### WHAT YOU HAVE TO DO:
Exactly the lines from the one containing "CAT 330 L Koparki gąsienicowe" through the one containing "4 Bedroom Single Family Home" in the listing below are to be copied, with the pictures left out.

### ENTRIES PROVIDED:

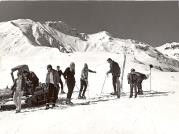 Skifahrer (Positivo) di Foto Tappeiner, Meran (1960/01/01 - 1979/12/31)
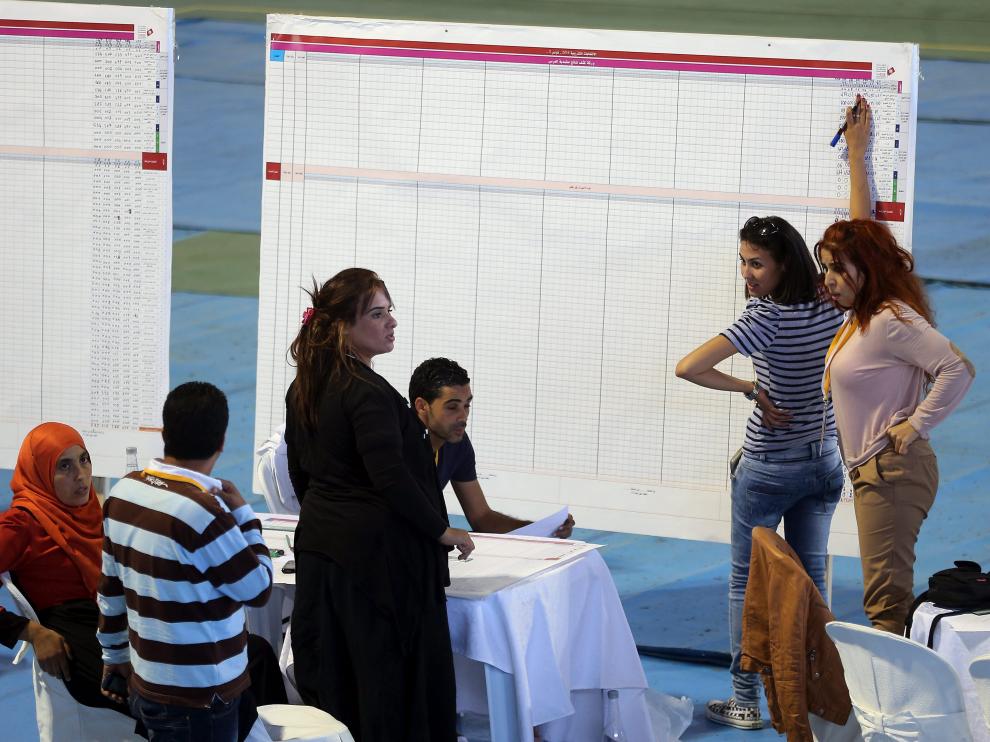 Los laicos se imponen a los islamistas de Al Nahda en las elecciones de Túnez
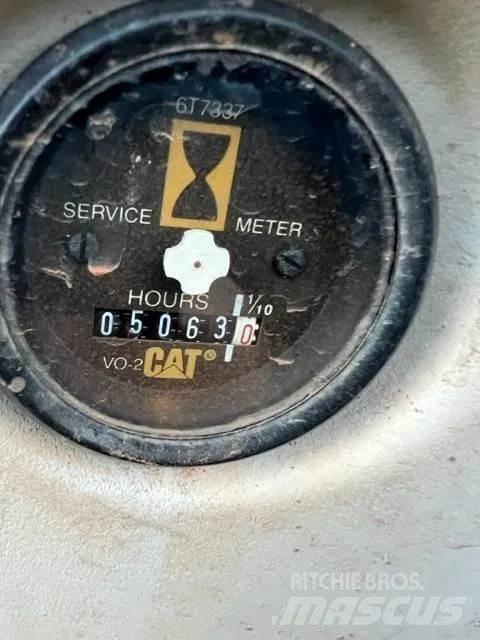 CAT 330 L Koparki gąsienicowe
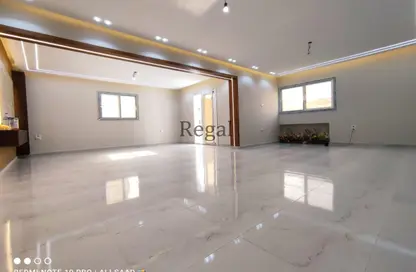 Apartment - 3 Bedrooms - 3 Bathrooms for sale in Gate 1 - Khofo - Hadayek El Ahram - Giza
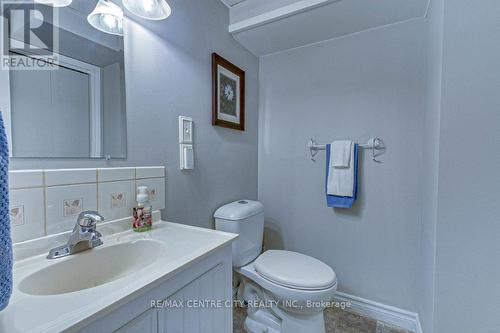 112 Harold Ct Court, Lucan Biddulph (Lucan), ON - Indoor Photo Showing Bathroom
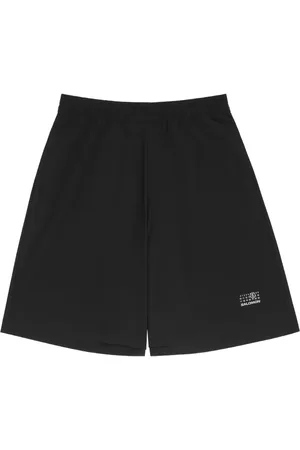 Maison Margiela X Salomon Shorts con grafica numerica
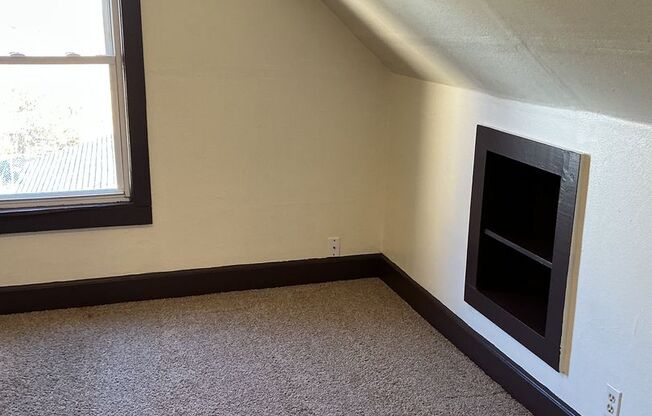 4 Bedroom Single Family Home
--
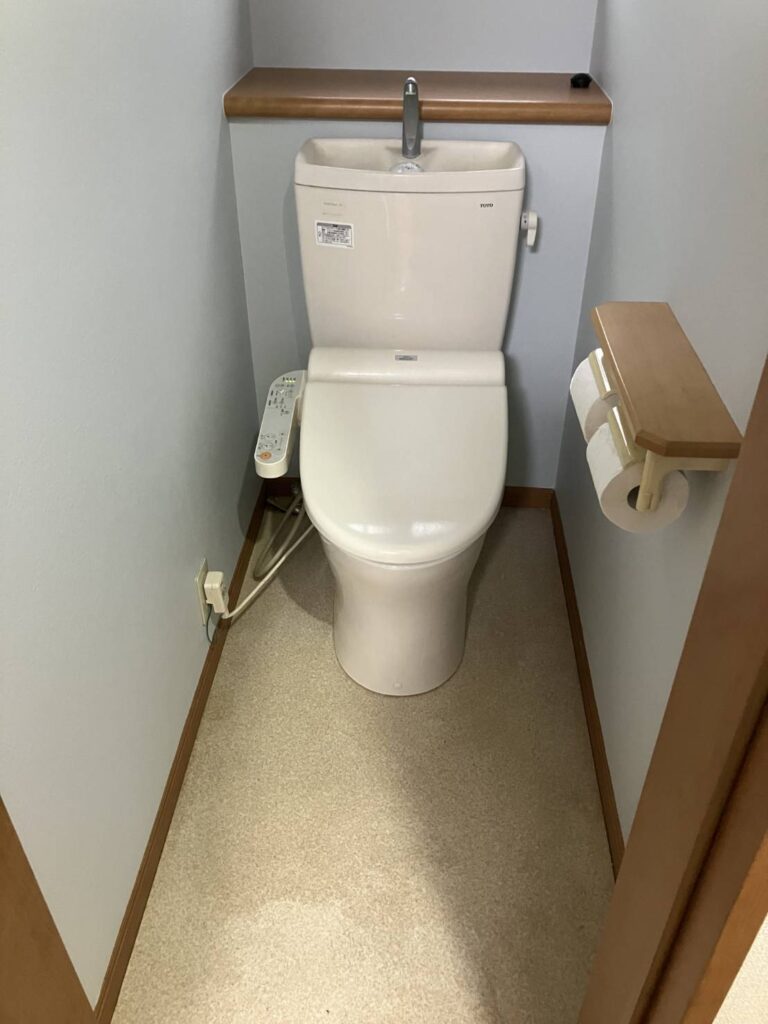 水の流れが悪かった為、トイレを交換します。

### WORKED SOLUTION:
 CAT 330 L Koparki gąsienicowe
 Apartment - 3 Bedrooms - 3 Bathrooms for sale in Gate 1 - Khofo - Hadayek El Ahram - Giza
 112 Harold Ct Court, Lucan Biddulph (Lucan), ON - Indoor Photo Showing Bathroom
 Maison Margiela X Salomon Shorts con grafica numerica
 4 Bedroom Single Family Home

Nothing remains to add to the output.